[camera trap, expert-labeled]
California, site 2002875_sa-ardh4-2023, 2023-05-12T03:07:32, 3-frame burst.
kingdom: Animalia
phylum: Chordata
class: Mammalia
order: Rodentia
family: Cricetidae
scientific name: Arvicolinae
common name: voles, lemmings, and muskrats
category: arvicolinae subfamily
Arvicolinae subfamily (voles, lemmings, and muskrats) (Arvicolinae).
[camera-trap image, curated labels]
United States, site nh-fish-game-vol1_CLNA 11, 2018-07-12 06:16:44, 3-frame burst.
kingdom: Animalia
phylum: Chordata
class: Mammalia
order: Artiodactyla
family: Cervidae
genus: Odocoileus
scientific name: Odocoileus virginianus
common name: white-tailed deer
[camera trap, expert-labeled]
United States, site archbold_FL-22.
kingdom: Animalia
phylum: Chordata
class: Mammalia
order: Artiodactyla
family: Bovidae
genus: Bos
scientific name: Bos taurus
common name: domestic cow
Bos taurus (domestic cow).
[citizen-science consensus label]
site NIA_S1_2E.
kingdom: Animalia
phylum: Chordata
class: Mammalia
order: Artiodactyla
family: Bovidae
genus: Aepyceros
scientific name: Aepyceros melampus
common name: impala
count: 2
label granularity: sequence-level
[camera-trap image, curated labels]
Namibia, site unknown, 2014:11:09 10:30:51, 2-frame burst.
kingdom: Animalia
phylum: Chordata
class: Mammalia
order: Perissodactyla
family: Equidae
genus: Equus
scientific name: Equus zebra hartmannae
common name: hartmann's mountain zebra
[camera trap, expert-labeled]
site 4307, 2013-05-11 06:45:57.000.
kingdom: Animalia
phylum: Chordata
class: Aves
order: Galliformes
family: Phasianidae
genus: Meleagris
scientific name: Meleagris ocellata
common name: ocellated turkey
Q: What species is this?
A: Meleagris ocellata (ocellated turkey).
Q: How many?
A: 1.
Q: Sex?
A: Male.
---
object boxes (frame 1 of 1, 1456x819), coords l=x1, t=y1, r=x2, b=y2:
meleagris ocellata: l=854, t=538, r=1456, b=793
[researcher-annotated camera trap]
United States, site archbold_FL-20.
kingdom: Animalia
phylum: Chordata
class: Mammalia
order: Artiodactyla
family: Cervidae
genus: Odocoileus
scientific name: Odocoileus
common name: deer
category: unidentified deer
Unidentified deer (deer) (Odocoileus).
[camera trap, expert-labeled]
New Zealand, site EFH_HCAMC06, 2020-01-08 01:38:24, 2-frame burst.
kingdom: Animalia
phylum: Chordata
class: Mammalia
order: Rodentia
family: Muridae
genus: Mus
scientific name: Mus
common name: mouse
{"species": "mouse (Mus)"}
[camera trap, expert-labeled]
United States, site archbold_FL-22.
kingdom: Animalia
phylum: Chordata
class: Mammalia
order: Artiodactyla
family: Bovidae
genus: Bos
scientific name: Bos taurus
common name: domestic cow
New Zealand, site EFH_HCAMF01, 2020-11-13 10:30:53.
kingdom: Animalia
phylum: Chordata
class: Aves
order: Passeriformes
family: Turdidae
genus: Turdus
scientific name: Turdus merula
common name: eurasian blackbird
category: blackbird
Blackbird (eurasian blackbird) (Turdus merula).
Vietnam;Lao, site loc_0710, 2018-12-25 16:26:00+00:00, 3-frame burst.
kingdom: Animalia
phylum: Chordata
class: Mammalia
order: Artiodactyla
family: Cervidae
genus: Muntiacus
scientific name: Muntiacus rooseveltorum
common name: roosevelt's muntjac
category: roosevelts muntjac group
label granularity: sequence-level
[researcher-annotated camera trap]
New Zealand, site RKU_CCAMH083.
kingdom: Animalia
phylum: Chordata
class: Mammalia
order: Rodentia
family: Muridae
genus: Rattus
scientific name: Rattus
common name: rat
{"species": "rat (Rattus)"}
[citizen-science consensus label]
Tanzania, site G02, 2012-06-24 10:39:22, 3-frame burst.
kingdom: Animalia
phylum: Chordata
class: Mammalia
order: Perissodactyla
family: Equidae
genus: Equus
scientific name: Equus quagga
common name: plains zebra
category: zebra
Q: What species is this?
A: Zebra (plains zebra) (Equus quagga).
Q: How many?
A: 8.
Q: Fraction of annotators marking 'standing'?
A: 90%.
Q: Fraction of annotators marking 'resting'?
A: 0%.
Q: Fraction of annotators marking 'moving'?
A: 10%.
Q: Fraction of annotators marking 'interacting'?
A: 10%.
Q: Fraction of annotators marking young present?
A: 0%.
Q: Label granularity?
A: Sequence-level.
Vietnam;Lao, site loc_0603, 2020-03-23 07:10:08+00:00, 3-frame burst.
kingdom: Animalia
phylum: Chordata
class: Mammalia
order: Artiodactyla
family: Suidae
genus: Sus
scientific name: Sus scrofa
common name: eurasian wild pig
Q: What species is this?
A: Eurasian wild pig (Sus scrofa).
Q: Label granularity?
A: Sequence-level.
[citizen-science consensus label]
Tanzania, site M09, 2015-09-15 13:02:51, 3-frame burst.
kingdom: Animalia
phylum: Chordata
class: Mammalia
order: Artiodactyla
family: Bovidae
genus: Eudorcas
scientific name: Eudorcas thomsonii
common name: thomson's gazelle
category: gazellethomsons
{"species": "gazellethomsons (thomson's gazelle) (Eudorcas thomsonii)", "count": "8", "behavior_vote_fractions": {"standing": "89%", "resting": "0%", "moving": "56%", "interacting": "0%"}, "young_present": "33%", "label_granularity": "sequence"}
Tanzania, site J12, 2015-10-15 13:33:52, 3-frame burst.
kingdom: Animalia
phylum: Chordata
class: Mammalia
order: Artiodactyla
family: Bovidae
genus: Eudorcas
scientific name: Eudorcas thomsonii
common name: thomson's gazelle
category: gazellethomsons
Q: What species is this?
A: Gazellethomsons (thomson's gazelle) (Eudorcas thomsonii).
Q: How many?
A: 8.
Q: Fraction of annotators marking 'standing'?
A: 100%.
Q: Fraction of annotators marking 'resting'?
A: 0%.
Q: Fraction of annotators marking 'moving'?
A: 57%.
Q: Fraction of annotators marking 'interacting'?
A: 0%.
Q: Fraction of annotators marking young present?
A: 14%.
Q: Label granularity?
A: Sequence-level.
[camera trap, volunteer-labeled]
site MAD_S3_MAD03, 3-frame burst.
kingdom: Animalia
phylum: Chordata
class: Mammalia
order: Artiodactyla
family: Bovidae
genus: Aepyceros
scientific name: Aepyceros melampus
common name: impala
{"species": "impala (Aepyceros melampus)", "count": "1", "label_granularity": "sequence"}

★ ★ ★ ★

BRIEF:
Keeping every word and mark as it is, print the entries above.

SOLUTION TO THIS PROBLEM:
[camera trap, expert-labeled]
California, site 2002875_sa-ardh4-2023, 2023-05-12T03:07:32, 3-frame burst.
kingdom: Animalia
phylum: Chordata
class: Mammalia
order: Rodentia
family: Cricetidae
scientific name: Arvicolinae
common name: voles, lemmings, and muskrats
category: arvicolinae subfamily
Arvicolinae subfamily (voles, lemmings, and muskrats) (Arvicolinae).
[camera-trap image, curated labels]
United States, site nh-fish-game-vol1_CLNA 11, 2018-07-12 06:16:44, 3-frame burst.
kingdom: Animalia
phylum: Chordata
class: Mammalia
order: Artiodactyla
family: Cervidae
genus: Odocoileus
scientific name: Odocoileus virginianus
common name: white-tailed deer
[camera trap, expert-labeled]
United States, site archbold_FL-22.
kingdom: Animalia
phylum: Chordata
class: Mammalia
order: Artiodactyla
family: Bovidae
genus: Bos
scientific name: Bos taurus
common name: domestic cow
Bos taurus (domestic cow).
[citizen-science consensus label]
site NIA_S1_2E.
kingdom: Animalia
phylum: Chordata
class: Mammalia
order: Artiodactyla
family: Bovidae
genus: Aepyceros
scientific name: Aepyceros melampus
common name: impala
count: 2
label granularity: sequence-level
[camera-trap image, curated labels]
Namibia, site unknown, 2014:11:09 10:30:51, 2-frame burst.
kingdom: Animalia
phylum: Chordata
class: Mammalia
order: Perissodactyla
family: Equidae
genus: Equus
scientific name: Equus zebra hartmannae
common name: hartmann's mountain zebra
[camera trap, expert-labeled]
site 4307, 2013-05-11 06:45:57.000.
kingdom: Animalia
phylum: Chordata
class: Aves
order: Galliformes
family: Phasianidae
genus: Meleagris
scientific name: Meleagris ocellata
common name: ocellated turkey
Q: What species is this?
A: Meleagris ocellata (ocellated turkey).
Q: How many?
A: 1.
Q: Sex?
A: Male.
---
object boxes (frame 1 of 1, 1456x819), coords l=x1, t=y1, r=x2, b=y2:
meleagris ocellata: l=854, t=538, r=1456, b=793
[researcher-annotated camera trap]
United States, site archbold_FL-20.
kingdom: Animalia
phylum: Chordata
class: Mammalia
order: Artiodactyla
family: Cervidae
genus: Odocoileus
scientific name: Odocoileus
common name: deer
category: unidentified deer
Unidentified deer (deer) (Odocoileus).
[camera trap, expert-labeled]
New Zealand, site EFH_HCAMC06, 2020-01-08 01:38:24, 2-frame burst.
kingdom: Animalia
phylum: Chordata
class: Mammalia
order: Rodentia
family: Muridae
genus: Mus
scientific name: Mus
common name: mouse
{"species": "mouse (Mus)"}
[camera trap, expert-labeled]
United States, site archbold_FL-22.
kingdom: Animalia
phylum: Chordata
class: Mammalia
order: Artiodactyla
family: Bovidae
genus: Bos
scientific name: Bos taurus
common name: domestic cow
New Zealand, site EFH_HCAMF01, 2020-11-13 10:30:53.
kingdom: Animalia
phylum: Chordata
class: Aves
order: Passeriformes
family: Turdidae
genus: Turdus
scientific name: Turdus merula
common name: eurasian blackbird
category: blackbird
Blackbird (eurasian blackbird) (Turdus merula).
Vietnam;Lao, site loc_0710, 2018-12-25 16:26:00+00:00, 3-frame burst.
kingdom: Animalia
phylum: Chordata
class: Mammalia
order: Artiodactyla
family: Cervidae
genus: Muntiacus
scientific name: Muntiacus rooseveltorum
common name: roosevelt's muntjac
category: roosevelts muntjac group
label granularity: sequence-level
[researcher-annotated camera trap]
New Zealand, site RKU_CCAMH083.
kingdom: Animalia
phylum: Chordata
class: Mammalia
order: Rodentia
family: Muridae
genus: Rattus
scientific name: Rattus
common name: rat
{"species": "rat (Rattus)"}
[citizen-science consensus label]
Tanzania, site G02, 2012-06-24 10:39:22, 3-frame burst.
kingdom: Animalia
phylum: Chordata
class: Mammalia
order: Perissodactyla
family: Equidae
genus: Equus
scientific name: Equus quagga
common name: plains zebra
category: zebra
Q: What species is this?
A: Zebra (plains zebra) (Equus quagga).
Q: How many?
A: 8.
Q: Fraction of annotators marking 'standing'?
A: 90%.
Q: Fraction of annotators marking 'resting'?
A: 0%.
Q: Fraction of annotators marking 'moving'?
A: 10%.
Q: Fraction of annotators marking 'interacting'?
A: 10%.
Q: Fraction of annotators marking young present?
A: 0%.
Q: Label granularity?
A: Sequence-level.
Vietnam;Lao, site loc_0603, 2020-03-23 07:10:08+00:00, 3-frame burst.
kingdom: Animalia
phylum: Chordata
class: Mammalia
order: Artiodactyla
family: Suidae
genus: Sus
scientific name: Sus scrofa
common name: eurasian wild pig
Q: What species is this?
A: Eurasian wild pig (Sus scrofa).
Q: Label granularity?
A: Sequence-level.
[citizen-science consensus label]
Tanzania, site M09, 2015-09-15 13:02:51, 3-frame burst.
kingdom: Animalia
phylum: Chordata
class: Mammalia
order: Artiodactyla
family: Bovidae
genus: Eudorcas
scientific name: Eudorcas thomsonii
common name: thomson's gazelle
category: gazellethomsons
{"species": "gazellethomsons (thomson's gazelle) (Eudorcas thomsonii)", "count": "8", "behavior_vote_fractions": {"standing": "89%", "resting": "0%", "moving": "56%", "interacting": "0%"}, "young_present": "33%", "label_granularity": "sequence"}
Tanzania, site J12, 2015-10-15 13:33:52, 3-frame burst.
kingdom: Animalia
phylum: Chordata
class: Mammalia
order: Artiodactyla
family: Bovidae
genus: Eudorcas
scientific name: Eudorcas thomsonii
common name: thomson's gazelle
category: gazellethomsons
Q: What species is this?
A: Gazellethomsons (thomson's gazelle) (Eudorcas thomsonii).
Q: How many?
A: 8.
Q: Fraction of annotators marking 'standing'?
A: 100%.
Q: Fraction of annotators marking 'resting'?
A: 0%.
Q: Fraction of annotators marking 'moving'?
A: 57%.
Q: Fraction of annotators marking 'interacting'?
A: 0%.
Q: Fraction of annotators marking young present?
A: 14%.
Q: Label granularity?
A: Sequence-level.
[camera trap, volunteer-labeled]
site MAD_S3_MAD03, 3-frame burst.
kingdom: Animalia
phylum: Chordata
class: Mammalia
order: Artiodactyla
family: Bovidae
genus: Aepyceros
scientific name: Aepyceros melampus
common name: impala
{"species": "impala (Aepyceros melampus)", "count": "1", "label_granularity": "sequence"}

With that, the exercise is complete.